WERKINSTRUCTIE
Druk uit de leestekst over de vergrijpboete het stuk af van "Naar het oordeel van de Rechtbank is" tot en met "gemaakt van bewijsvermoedens.", woordelijk en zonder wijzigingen.

LEESTEKST

Aan belanghebbende zijn aanslagen inkomstenbelasting over 2013 en 2014 opgelegd. Ook heeft de inspecteur een vergrijpboete opgelegd van 50% omdat de inspecteur correcties heeft doorgevoerd van het resultaat uit overige werkzaamheden. Daarnaast heeft de inspecteur een vergrijpboete van 300% opgelegd voor het niet-opgeven van vermogen. De inspecteur heeft uit Luxemburg informatie verkregen waaruit is gebleken dat belanghebbende een bedrag van € 596.568,80 heeft opgenomen bij een bank in Luxemburg en dat een saldo resteerde van € 6.082.666,30.

In geschil is onder meer of de vergrijpboete van 300% terecht is opgelegd. De boete van 50% is vernietigd, omdat de inspecteur naar het oordeel van de Rechtbank ten onrechte de correcties heeft doorgevoerd van het resultaat uit overige werkzaamheden.

Naar het oordeel van de Rechtbank is – gelet op de informatie uit Luxemburg – aannemelijk dat belanghebbende in 2013 en 2014 beschikte over aanzienlijke tegoeden op buitenlandse bankrekeningen of in contanten. De inspecteur heeft voor het overige ter onderbouwing van de aan belanghebbende opgelegde aanslagen gebruik gemaakt van bewijsvermoedens.

De Rechtbank is van oordeel dat aannemelijk is dat belanghebbende bewust ervoor heeft gekozen bankrekeningen in het buitenland aan te houden om de tegoeden en de inkomsten daaruit op een listige wijze voor de inspecteur verborgen te houden. Bovendien heeft belanghebbende ervoor gekozen de tegoeden in de aangiften niet op te nemen ondanks de op dat moment lopende procedures over de jaren 1999 tot en met 2010. Deze omstandigheden rechtvaardigen in beginsel een vergrijpboete van 300%.

VERZAMELD MATERIAAL
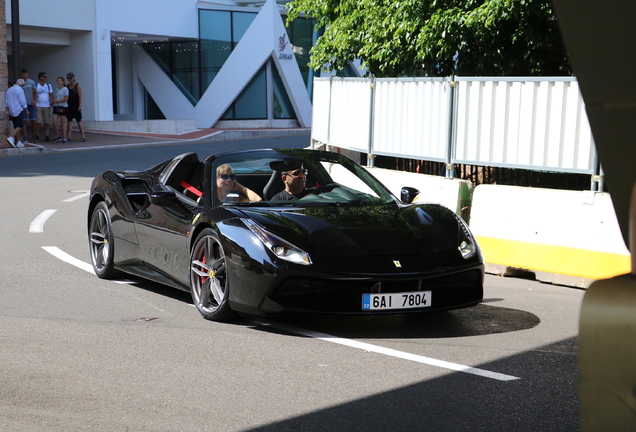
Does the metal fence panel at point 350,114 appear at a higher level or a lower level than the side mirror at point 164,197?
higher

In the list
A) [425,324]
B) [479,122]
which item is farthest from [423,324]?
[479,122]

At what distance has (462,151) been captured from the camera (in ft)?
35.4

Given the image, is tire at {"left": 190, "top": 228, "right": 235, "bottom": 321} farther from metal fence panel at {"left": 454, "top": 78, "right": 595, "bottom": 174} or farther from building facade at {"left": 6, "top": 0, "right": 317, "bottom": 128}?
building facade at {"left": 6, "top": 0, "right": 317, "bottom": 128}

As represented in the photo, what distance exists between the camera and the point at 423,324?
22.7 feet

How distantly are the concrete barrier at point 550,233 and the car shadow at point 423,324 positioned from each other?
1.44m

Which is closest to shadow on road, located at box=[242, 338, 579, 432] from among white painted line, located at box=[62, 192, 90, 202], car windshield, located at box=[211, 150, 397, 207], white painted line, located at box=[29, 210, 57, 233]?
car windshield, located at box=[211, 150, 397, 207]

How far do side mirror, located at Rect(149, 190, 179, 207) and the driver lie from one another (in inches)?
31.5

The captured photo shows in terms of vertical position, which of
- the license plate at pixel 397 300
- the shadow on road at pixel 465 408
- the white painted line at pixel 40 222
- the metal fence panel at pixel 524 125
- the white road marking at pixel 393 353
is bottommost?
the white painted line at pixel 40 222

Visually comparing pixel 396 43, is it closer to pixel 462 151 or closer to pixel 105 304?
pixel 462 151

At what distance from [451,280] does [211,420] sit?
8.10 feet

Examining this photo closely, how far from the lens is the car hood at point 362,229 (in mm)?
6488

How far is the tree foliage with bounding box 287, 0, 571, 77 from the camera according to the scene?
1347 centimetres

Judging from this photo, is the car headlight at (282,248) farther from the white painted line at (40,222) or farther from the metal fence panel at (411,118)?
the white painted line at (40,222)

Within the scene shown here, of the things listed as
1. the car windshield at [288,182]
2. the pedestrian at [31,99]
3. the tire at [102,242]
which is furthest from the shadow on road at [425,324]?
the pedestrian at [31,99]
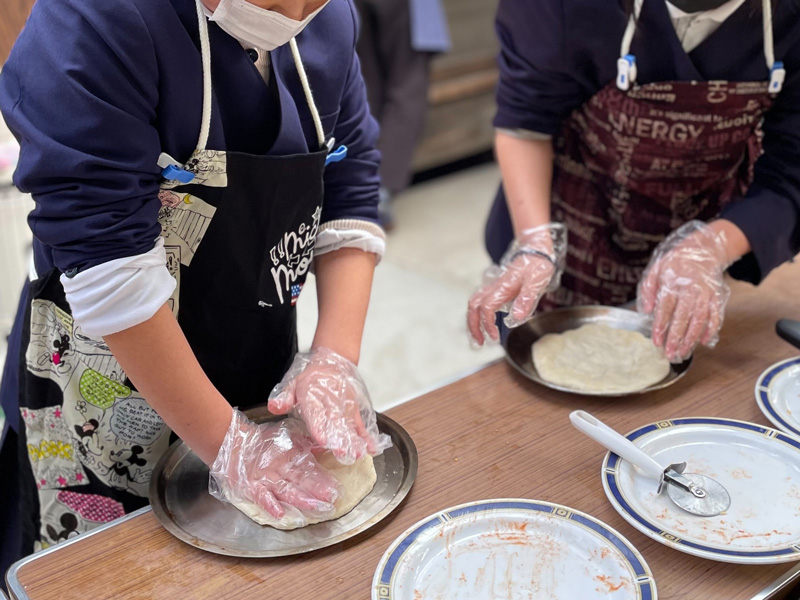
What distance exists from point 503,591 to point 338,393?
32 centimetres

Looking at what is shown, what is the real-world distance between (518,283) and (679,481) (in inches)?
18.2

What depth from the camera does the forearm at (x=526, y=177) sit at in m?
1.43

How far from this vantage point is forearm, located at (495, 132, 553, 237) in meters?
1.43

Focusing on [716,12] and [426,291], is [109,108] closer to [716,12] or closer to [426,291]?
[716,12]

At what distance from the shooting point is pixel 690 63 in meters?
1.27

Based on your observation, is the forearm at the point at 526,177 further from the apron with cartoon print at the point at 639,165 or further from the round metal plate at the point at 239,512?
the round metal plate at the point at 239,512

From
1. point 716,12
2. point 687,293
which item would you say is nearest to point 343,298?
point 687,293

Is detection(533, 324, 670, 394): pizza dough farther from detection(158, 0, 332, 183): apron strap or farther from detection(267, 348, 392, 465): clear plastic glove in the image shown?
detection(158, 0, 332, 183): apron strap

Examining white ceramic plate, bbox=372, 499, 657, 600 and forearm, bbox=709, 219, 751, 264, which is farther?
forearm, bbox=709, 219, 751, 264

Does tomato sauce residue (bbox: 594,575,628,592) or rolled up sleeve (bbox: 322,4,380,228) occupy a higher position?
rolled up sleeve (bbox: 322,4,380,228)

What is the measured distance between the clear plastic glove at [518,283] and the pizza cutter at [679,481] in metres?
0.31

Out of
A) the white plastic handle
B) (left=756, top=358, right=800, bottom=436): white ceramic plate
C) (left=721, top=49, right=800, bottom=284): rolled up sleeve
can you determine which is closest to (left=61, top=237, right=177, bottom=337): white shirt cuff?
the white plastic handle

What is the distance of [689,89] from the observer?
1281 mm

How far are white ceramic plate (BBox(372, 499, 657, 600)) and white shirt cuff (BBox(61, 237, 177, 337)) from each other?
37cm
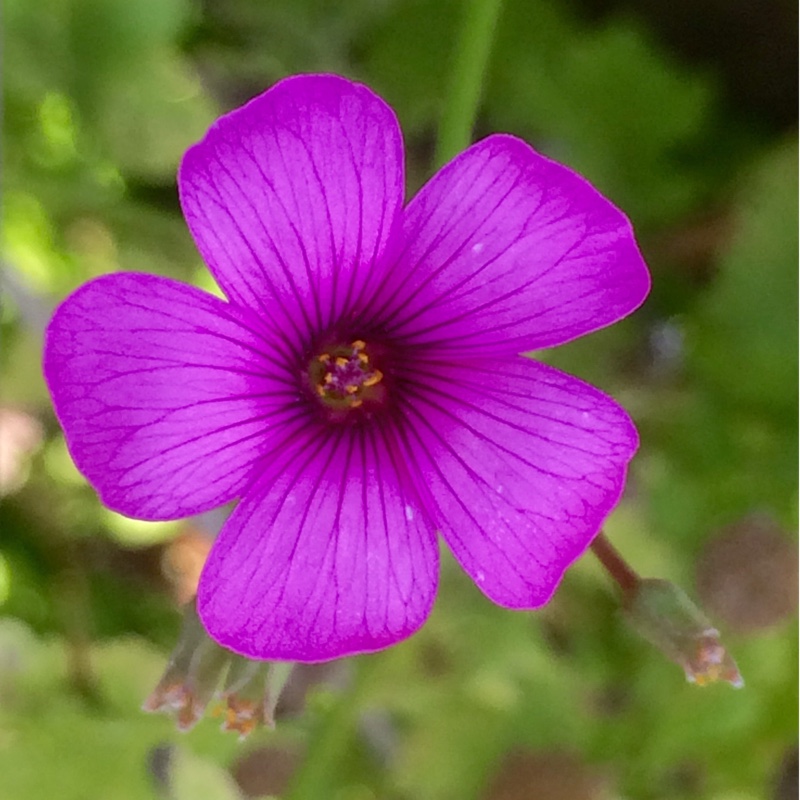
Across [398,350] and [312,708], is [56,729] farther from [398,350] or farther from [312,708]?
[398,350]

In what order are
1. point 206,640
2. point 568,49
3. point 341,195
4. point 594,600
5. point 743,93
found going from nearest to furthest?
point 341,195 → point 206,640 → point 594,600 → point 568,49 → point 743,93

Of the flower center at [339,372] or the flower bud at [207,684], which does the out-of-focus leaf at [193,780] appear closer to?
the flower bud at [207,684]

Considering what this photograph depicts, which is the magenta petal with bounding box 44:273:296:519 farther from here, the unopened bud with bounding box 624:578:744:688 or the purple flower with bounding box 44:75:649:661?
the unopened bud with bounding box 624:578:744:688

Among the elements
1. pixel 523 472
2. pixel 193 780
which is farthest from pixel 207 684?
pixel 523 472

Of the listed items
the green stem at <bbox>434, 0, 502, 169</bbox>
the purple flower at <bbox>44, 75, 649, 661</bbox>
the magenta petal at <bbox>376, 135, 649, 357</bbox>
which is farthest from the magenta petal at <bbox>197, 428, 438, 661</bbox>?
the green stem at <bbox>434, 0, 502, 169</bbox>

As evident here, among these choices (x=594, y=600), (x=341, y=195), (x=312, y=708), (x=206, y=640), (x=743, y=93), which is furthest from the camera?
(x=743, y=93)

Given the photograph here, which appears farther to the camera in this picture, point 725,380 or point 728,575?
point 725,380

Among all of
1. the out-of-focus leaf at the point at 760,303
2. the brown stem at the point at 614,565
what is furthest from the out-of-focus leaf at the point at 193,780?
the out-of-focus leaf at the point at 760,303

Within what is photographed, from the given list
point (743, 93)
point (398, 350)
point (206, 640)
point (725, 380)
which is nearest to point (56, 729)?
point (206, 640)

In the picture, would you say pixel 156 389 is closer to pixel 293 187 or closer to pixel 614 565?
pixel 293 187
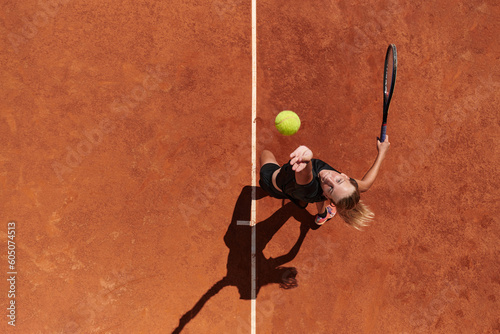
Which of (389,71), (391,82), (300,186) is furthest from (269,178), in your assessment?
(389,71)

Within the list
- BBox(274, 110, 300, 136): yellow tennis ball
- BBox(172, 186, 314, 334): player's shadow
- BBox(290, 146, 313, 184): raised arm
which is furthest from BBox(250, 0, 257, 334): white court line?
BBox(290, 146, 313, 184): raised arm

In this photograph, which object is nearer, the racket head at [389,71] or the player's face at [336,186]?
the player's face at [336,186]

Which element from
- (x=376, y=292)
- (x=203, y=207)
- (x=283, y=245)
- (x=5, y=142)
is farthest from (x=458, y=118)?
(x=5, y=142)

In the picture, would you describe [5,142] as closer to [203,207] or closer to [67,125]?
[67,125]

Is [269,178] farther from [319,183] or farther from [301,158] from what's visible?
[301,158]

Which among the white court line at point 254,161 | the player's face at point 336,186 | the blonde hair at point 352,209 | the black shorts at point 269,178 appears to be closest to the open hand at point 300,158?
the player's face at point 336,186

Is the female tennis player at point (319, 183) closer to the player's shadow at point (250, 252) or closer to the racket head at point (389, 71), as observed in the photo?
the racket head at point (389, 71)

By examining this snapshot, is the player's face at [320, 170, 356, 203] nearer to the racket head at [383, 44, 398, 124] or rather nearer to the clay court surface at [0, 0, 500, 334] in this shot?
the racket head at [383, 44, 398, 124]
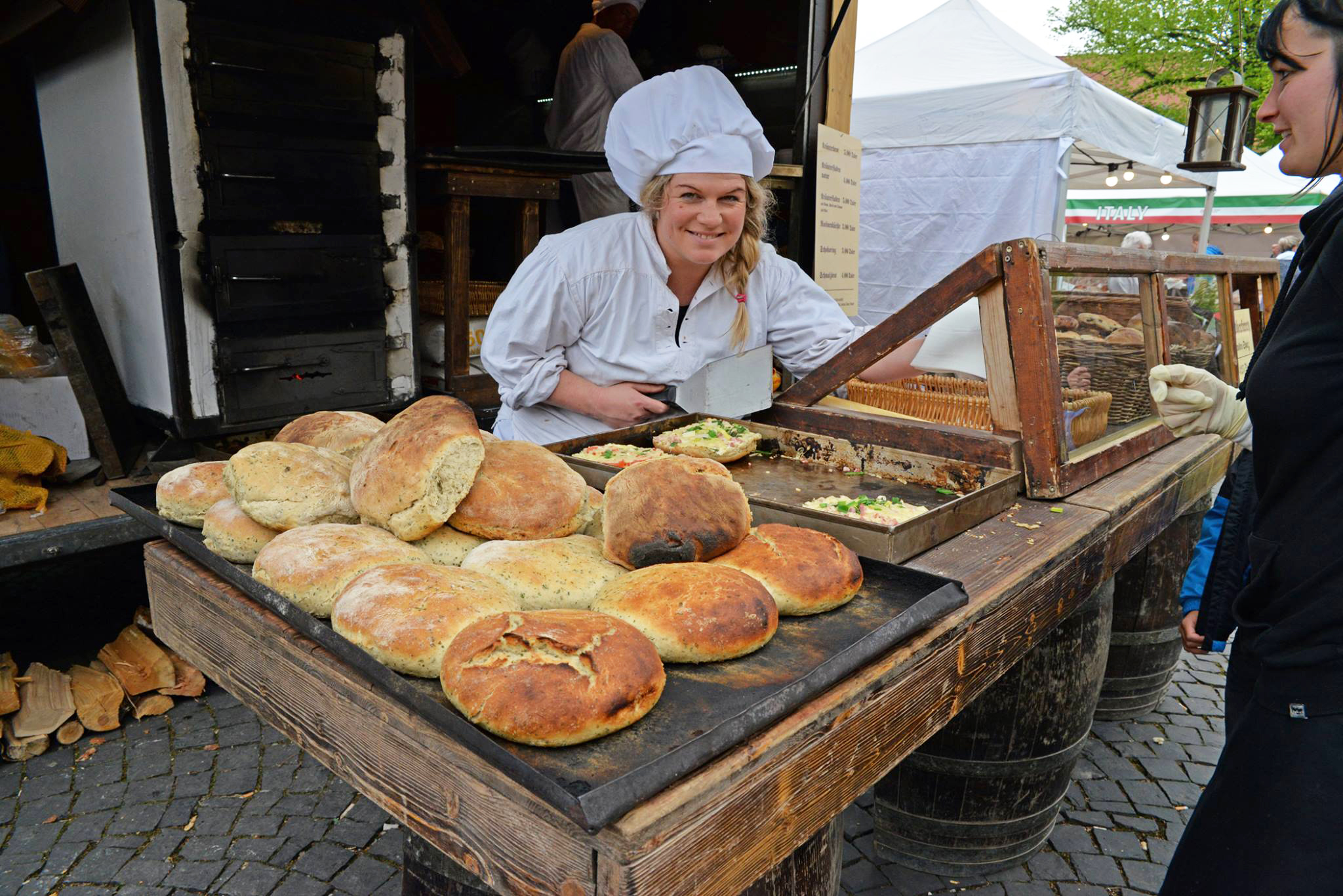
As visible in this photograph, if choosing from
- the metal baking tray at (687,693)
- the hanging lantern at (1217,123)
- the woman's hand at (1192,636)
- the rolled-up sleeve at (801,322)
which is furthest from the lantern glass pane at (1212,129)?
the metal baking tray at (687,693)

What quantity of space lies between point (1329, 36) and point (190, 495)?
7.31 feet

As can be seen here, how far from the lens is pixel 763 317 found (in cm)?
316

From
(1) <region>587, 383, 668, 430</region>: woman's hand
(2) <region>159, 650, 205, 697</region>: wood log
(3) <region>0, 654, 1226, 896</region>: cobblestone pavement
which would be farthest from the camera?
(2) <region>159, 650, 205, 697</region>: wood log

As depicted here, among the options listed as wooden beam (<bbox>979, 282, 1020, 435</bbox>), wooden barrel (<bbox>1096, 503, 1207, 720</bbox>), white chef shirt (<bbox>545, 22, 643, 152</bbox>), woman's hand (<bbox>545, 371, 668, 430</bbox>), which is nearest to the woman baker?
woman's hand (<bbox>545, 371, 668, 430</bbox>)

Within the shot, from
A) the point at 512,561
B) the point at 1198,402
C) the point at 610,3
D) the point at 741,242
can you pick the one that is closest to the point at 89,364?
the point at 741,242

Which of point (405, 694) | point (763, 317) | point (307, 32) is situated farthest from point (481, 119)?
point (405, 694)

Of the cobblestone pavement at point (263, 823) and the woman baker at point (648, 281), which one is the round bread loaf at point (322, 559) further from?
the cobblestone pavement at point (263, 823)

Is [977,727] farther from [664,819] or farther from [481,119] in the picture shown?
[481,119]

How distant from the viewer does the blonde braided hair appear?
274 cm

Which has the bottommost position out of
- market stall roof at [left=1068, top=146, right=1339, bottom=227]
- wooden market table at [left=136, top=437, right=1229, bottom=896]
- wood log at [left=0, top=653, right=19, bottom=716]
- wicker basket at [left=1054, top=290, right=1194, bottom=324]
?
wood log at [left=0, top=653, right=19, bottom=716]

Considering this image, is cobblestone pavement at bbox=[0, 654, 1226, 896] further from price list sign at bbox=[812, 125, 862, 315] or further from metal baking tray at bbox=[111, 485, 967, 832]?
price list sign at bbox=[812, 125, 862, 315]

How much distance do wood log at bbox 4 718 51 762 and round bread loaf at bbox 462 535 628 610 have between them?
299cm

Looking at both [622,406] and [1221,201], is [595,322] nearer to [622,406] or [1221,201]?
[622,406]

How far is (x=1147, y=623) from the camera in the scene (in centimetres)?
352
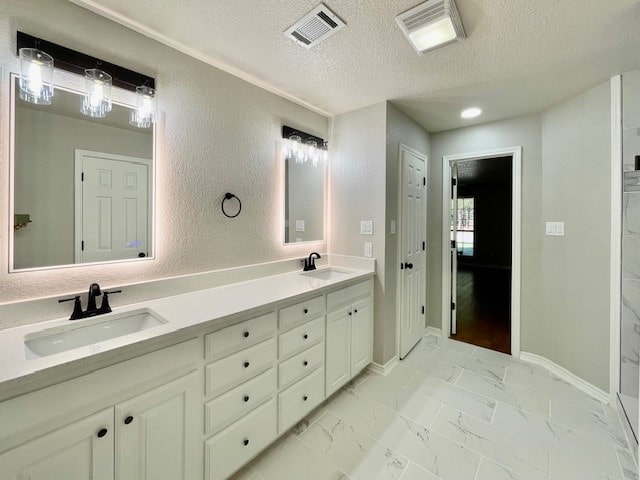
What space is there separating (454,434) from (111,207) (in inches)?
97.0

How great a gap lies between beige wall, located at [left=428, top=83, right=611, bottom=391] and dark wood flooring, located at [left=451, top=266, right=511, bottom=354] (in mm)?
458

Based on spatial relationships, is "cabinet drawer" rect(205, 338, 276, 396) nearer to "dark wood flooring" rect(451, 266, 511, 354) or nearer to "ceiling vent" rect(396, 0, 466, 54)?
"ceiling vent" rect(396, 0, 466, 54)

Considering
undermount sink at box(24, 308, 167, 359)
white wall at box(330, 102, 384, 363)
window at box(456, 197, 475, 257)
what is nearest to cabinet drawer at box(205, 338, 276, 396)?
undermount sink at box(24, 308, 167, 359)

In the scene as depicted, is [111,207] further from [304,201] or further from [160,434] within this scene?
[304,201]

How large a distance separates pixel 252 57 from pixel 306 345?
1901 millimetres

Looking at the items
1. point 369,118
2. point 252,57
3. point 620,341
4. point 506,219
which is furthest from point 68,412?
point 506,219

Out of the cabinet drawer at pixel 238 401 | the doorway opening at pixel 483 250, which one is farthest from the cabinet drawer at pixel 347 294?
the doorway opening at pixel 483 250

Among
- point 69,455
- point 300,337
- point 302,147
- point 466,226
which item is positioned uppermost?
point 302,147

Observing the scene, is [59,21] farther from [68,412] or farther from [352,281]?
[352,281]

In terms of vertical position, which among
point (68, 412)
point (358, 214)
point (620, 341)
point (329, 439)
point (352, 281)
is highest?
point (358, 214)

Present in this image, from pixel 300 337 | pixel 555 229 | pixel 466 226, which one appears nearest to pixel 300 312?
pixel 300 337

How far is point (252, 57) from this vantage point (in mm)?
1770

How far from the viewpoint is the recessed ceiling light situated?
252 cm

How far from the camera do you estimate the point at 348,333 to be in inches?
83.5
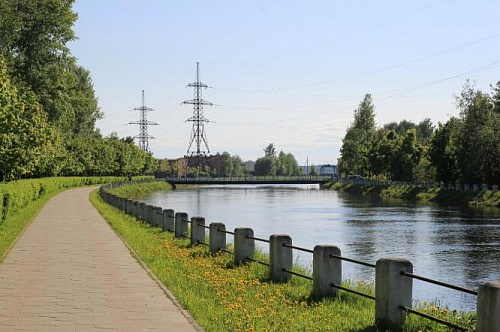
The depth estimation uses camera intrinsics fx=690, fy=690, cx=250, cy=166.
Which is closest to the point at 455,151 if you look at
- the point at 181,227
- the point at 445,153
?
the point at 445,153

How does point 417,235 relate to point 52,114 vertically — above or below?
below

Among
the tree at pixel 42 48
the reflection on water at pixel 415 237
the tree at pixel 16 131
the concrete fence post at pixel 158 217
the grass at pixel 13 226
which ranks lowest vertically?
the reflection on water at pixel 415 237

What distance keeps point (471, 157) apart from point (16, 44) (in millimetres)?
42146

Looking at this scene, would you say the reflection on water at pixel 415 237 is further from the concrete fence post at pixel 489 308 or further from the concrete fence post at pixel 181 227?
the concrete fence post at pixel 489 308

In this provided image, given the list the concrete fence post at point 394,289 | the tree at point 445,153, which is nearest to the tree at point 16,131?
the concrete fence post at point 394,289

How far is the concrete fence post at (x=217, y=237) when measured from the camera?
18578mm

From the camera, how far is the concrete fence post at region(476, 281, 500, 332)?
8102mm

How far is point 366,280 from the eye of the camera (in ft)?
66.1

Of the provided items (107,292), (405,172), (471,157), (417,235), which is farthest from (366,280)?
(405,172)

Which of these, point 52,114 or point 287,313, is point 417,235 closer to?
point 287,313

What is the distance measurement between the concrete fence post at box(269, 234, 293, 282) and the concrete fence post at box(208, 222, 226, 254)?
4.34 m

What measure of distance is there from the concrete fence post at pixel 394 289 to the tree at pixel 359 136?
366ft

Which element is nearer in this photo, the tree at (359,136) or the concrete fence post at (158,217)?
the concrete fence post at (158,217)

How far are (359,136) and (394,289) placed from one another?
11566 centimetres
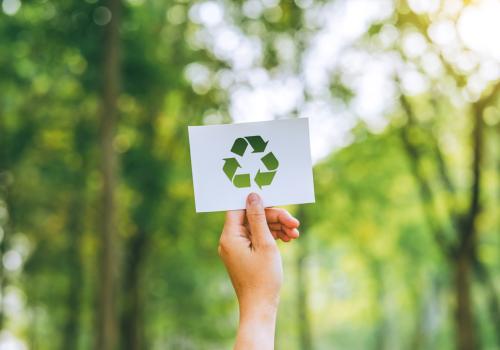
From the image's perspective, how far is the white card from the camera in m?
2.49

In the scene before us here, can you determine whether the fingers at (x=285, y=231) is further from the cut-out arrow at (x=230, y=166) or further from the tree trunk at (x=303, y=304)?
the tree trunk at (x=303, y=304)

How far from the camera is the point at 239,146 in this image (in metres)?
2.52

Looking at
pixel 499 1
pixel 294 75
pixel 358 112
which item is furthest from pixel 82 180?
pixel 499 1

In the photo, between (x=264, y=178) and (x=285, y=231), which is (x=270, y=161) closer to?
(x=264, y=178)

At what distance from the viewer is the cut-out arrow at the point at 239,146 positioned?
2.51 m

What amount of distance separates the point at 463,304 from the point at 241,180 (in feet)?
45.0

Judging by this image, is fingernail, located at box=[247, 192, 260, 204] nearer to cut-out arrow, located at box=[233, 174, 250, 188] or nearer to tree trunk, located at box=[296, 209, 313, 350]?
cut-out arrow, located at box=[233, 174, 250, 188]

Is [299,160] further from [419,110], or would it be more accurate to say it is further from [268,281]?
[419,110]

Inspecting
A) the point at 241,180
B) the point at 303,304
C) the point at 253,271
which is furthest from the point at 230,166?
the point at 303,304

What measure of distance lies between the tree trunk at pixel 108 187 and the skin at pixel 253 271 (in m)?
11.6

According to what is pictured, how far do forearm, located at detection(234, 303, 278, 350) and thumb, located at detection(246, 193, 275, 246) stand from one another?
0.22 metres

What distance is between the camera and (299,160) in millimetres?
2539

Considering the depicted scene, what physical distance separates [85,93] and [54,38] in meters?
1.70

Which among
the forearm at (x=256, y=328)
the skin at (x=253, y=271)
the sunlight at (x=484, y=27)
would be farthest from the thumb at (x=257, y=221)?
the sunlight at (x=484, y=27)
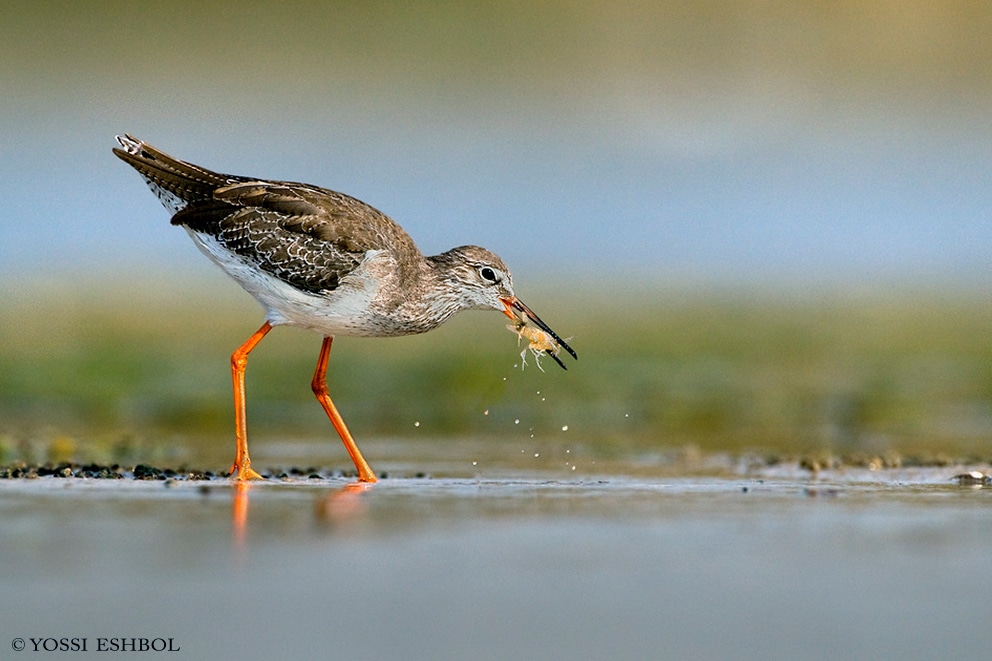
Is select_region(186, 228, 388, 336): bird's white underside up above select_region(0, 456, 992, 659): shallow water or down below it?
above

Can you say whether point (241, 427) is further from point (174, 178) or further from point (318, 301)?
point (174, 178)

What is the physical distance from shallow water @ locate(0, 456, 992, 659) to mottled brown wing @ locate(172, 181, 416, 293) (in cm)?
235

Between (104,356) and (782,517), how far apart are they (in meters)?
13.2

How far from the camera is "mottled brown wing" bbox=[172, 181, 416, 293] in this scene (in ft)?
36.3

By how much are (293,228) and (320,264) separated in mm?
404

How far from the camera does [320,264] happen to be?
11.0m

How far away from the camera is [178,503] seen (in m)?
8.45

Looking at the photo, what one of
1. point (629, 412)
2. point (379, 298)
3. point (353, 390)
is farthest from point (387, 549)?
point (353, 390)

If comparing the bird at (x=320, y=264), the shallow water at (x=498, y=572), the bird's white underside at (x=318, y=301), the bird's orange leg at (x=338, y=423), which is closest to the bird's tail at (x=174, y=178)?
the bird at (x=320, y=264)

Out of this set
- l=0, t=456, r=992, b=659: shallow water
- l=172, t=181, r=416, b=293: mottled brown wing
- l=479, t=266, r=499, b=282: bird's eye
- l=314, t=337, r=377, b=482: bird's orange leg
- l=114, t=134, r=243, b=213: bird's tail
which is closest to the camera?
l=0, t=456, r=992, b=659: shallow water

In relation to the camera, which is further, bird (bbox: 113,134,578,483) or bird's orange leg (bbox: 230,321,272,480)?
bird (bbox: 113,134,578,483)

UITKOMST OEFENING
Naar het oordeel van de Rechtbank is – gelet op de informatie uit Luxemburg – aannemelijk dat belanghebbende in 2013 en 2014 beschikte over aanzienlijke tegoeden op buitenlandse bankrekeningen of in contanten. De inspecteur heeft voor het overige ter onderbouwing van de aan belanghebbende opgelegde aanslagen gebruik gemaakt van bewijsvermoedens.